Extending Tables using a Web Table Corpus
Date
Author
Institution
Degree Level
Degree
Department
Supervisor / Co-Supervisor and Their Department(s)
Citation for Previous Publication
Link to Related Item
Abstract
The web contains a large volume of tables that provide structured information about entities and relationships. This data may be used as a source for exploratory searches and to gather information about desired entities. This thesis focuses on one particular exploratory search where given a query table and a corpus of web tables, the goal is to find a ranked list of additional columns (from the table corpus) that describe the entities of the query table. We refer to this task as “table extension.”

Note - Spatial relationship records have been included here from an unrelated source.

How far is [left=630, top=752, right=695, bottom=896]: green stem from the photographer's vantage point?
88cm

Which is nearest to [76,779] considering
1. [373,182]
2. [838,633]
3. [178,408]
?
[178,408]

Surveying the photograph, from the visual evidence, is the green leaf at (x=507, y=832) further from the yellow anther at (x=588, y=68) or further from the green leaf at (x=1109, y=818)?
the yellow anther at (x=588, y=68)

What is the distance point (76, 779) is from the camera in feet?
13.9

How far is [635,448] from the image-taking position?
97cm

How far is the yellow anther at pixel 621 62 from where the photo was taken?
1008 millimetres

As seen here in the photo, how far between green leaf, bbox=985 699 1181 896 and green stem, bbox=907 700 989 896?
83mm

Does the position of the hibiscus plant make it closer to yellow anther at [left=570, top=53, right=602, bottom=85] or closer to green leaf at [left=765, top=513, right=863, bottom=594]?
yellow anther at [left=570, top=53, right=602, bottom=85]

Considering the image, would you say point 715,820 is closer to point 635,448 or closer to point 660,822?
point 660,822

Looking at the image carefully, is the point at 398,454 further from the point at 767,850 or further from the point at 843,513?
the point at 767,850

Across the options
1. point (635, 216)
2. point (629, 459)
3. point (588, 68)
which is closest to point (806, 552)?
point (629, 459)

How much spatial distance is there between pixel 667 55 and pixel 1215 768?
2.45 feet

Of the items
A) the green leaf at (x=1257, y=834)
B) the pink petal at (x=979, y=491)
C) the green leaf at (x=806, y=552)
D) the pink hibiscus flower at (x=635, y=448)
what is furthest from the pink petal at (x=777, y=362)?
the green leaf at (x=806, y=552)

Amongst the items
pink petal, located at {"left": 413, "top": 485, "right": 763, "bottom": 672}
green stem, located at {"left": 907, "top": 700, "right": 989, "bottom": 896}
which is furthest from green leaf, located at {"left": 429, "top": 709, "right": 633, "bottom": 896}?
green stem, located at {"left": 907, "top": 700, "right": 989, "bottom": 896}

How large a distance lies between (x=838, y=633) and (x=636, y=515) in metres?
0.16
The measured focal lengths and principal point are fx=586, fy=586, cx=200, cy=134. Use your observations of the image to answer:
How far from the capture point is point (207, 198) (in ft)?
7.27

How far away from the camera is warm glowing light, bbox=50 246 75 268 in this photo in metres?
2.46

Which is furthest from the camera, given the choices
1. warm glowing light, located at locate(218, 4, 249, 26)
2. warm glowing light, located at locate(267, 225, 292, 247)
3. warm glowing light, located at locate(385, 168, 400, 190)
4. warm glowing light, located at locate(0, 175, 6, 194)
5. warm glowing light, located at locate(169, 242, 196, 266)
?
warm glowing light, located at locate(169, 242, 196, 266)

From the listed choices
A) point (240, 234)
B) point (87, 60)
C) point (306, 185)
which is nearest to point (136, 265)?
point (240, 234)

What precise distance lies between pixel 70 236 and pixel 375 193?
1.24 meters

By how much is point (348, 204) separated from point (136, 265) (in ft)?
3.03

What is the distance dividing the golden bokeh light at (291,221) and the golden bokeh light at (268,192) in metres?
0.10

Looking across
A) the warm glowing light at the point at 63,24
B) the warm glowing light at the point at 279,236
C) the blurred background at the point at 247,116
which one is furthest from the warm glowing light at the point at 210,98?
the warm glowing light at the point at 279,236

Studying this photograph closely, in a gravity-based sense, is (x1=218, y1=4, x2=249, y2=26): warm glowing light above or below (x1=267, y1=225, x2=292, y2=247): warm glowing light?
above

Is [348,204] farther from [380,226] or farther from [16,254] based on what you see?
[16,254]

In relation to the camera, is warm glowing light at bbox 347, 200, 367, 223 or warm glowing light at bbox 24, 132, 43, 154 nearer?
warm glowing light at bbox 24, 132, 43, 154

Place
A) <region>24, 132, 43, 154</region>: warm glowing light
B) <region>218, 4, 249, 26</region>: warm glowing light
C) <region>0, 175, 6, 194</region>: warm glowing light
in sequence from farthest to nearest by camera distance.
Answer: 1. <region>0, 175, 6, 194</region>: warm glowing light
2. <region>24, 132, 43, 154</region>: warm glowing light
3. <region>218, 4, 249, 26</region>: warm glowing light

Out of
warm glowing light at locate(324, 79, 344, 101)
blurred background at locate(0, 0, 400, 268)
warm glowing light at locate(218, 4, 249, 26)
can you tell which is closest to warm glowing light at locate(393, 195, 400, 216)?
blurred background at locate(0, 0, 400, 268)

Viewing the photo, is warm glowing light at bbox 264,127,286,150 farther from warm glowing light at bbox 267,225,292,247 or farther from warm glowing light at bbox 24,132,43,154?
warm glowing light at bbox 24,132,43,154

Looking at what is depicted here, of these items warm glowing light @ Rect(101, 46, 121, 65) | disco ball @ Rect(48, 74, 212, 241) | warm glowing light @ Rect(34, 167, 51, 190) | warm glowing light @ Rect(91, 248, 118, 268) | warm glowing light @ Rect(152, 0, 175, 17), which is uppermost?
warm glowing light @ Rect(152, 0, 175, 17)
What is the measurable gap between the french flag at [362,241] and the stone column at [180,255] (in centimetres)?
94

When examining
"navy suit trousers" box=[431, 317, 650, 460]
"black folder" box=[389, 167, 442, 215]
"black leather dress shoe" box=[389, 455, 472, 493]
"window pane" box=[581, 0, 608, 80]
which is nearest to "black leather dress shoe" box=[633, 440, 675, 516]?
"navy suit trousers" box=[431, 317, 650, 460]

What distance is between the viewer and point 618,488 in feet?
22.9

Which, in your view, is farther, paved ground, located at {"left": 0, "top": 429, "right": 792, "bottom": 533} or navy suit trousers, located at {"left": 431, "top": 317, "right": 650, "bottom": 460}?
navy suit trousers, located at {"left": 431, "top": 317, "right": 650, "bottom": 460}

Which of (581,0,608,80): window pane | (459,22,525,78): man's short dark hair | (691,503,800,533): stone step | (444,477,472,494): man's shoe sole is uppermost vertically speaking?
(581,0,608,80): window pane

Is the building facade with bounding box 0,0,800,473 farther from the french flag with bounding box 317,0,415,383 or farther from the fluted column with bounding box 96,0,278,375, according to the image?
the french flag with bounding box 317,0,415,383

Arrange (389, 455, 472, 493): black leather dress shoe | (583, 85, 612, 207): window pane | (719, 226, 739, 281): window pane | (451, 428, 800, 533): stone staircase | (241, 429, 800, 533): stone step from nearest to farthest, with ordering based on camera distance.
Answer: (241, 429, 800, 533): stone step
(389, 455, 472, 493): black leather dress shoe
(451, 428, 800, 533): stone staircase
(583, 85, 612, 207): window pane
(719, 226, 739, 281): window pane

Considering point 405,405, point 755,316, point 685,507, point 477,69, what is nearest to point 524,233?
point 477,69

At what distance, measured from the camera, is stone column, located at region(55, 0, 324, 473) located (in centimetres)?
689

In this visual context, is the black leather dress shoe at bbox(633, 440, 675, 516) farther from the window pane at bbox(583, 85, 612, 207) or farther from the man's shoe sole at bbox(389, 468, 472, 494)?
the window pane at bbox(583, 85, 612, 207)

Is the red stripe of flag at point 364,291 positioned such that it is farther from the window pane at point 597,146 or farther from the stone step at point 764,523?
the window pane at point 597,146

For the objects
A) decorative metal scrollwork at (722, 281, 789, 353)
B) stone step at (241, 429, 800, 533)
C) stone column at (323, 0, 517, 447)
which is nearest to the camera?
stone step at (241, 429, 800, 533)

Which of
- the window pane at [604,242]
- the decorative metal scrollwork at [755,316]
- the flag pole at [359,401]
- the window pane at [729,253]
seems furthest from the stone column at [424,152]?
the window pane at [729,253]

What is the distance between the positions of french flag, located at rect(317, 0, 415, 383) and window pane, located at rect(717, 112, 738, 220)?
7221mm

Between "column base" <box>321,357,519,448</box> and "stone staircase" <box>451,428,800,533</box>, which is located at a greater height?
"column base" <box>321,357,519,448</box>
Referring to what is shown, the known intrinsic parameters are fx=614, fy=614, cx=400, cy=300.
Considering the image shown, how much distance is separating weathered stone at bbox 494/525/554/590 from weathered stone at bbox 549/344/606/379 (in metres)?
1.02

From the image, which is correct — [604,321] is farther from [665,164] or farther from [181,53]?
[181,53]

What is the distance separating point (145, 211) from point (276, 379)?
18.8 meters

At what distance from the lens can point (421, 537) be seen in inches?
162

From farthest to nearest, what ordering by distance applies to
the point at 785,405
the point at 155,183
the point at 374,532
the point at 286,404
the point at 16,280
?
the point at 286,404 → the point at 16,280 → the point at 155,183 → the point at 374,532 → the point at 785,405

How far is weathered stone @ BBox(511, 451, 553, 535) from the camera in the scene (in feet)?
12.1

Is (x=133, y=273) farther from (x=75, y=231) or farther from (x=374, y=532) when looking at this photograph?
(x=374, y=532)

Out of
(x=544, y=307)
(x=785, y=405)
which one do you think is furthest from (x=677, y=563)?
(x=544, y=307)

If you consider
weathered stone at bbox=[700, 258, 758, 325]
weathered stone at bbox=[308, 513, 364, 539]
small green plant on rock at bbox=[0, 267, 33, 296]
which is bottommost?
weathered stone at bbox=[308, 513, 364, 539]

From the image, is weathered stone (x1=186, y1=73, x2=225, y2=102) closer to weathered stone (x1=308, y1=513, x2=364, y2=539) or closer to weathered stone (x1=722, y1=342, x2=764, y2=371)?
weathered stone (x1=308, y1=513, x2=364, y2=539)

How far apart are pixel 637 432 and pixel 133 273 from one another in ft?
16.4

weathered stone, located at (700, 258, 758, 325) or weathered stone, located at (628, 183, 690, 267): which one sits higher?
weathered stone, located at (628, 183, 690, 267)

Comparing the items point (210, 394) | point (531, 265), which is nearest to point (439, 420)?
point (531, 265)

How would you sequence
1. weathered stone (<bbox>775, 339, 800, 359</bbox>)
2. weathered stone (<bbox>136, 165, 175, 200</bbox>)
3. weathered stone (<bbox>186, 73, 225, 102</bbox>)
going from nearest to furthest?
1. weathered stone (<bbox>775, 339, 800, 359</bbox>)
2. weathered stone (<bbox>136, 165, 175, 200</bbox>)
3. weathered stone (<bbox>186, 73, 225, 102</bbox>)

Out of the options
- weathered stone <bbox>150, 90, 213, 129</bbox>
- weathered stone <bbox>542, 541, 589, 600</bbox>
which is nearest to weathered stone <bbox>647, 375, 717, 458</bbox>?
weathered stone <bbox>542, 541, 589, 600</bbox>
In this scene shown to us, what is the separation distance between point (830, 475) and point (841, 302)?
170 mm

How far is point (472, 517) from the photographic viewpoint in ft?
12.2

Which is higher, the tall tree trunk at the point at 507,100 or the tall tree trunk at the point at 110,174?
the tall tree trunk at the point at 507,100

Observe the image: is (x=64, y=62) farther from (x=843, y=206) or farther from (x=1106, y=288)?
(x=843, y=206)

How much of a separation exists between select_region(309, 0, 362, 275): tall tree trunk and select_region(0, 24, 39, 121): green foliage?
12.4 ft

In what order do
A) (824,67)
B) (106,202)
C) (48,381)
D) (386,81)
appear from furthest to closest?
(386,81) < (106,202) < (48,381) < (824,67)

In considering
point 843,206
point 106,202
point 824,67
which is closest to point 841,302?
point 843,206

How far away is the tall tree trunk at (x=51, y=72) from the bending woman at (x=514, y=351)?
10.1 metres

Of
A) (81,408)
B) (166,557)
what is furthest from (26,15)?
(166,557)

There are challenges in performing a table extension. A main challenge is that in the absence of schema information for web tables, it is not often clear which tables and/or columns may be relevant to the query. Also, multiple related columns may represent the same concept and this can lead to duplicate columns in the extended table. In this thesis, we propose a 5-step framework to address these challenges. Our framework establishes functional dependency relationships between columns and uses those dependencies in identifying more appropriate extensions. Duplicate columns are also detected and consolidated through some form of clustering. We evaluate our framework on a publicly available gold standard containing 233 web tables, using DBpedia as ground truth. Our evaluation reveals that the number of unique relevant columns extended by our proposed solution is on average 3 times more than that of two state-of-the-art baselines. Furthermore, the precision of extending a table using our method is higher than that of both baselines, meaning that fewer irrelevant columns are retrieved.